──────── RECORDS FOR THE TASK

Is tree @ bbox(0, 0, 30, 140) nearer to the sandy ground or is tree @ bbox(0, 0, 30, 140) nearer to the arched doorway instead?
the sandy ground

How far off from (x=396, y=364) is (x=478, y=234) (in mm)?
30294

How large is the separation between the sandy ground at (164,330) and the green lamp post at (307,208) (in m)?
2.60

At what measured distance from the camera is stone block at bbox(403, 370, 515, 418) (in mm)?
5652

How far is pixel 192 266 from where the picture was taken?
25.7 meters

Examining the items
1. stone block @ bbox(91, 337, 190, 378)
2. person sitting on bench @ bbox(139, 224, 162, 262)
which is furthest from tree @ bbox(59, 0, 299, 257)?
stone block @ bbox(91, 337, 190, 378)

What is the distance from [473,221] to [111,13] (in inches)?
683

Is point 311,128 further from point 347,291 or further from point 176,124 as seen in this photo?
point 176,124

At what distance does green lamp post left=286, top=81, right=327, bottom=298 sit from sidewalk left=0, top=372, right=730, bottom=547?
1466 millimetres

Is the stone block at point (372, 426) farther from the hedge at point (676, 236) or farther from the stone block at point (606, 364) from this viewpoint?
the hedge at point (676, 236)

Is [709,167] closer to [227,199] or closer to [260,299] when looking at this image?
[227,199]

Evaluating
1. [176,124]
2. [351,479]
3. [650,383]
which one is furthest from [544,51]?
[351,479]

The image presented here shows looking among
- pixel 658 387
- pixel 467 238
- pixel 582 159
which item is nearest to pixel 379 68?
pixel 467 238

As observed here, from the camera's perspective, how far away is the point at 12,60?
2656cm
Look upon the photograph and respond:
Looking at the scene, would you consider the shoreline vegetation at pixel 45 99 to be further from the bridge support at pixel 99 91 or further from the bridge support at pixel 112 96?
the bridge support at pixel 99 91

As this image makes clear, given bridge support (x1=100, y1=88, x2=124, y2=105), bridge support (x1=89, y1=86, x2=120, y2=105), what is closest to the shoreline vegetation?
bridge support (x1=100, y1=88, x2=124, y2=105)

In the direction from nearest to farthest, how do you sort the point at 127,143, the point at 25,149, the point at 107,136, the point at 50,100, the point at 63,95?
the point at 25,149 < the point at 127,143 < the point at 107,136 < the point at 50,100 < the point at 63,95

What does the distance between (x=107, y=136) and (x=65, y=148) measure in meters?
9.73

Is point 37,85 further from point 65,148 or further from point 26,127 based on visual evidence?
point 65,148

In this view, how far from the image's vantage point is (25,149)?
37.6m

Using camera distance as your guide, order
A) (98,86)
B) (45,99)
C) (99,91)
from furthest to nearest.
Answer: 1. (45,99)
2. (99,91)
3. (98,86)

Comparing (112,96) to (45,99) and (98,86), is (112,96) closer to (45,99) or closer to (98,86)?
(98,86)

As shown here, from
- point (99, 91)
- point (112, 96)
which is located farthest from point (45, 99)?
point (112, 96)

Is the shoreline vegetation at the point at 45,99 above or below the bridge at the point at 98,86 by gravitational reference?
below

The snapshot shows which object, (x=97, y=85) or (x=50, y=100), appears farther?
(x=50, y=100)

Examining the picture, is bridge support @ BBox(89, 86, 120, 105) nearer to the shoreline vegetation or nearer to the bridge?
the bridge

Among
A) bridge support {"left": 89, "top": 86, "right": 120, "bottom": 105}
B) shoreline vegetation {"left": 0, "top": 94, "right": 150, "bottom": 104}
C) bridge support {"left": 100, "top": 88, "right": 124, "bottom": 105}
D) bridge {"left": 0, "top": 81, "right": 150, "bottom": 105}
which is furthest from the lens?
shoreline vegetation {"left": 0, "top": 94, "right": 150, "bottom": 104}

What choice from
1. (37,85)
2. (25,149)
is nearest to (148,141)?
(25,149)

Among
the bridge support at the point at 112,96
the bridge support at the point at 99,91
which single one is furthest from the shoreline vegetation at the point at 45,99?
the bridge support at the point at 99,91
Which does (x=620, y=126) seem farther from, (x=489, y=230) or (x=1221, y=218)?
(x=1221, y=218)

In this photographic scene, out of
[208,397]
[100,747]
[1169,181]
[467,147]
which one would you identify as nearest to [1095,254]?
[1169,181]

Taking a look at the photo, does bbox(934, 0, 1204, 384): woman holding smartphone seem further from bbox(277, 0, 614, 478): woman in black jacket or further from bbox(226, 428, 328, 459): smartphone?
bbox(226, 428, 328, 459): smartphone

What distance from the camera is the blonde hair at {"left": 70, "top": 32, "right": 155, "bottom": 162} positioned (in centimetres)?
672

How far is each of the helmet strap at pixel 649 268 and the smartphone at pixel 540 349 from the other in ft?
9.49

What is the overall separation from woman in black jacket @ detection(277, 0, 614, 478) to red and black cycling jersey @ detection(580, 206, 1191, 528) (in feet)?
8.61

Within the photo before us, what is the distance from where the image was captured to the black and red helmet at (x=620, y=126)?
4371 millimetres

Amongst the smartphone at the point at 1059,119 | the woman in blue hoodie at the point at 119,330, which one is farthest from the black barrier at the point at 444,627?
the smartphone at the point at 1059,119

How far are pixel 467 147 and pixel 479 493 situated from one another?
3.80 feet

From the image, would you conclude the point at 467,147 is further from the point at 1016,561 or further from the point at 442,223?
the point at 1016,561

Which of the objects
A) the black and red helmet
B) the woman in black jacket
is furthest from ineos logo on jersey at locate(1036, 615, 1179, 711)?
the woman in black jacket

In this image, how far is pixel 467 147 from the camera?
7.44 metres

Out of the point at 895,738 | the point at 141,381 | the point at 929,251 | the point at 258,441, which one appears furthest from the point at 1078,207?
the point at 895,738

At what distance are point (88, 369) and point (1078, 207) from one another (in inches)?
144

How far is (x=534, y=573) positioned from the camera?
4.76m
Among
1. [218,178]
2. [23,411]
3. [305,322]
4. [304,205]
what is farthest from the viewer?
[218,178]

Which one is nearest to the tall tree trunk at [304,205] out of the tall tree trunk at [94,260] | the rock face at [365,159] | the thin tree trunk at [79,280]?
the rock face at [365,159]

────────────────

# PROBLEM REQUIREMENTS:
Pick out every line of the data above that contains the word "image". Uppercase and lowercase letters count as different.

# ANSWER FOR THE TASK:
Is [709,167] closer to [227,199] or closer to [260,299] when looking at this image?
The image presented here shows looking among
As this image makes clear, given bridge support (x1=100, y1=88, x2=124, y2=105), bridge support (x1=89, y1=86, x2=120, y2=105), what is closest to the shoreline vegetation?
In this view, how far from the image's vantage point is (25,149)?
Within the photo before us, what is the distance from where the image was captured to the black and red helmet at (x=620, y=126)?
From the image, would you conclude the point at 467,147 is further from the point at 1016,561 or further from the point at 442,223?
In this image, how far is pixel 467 147 from the camera?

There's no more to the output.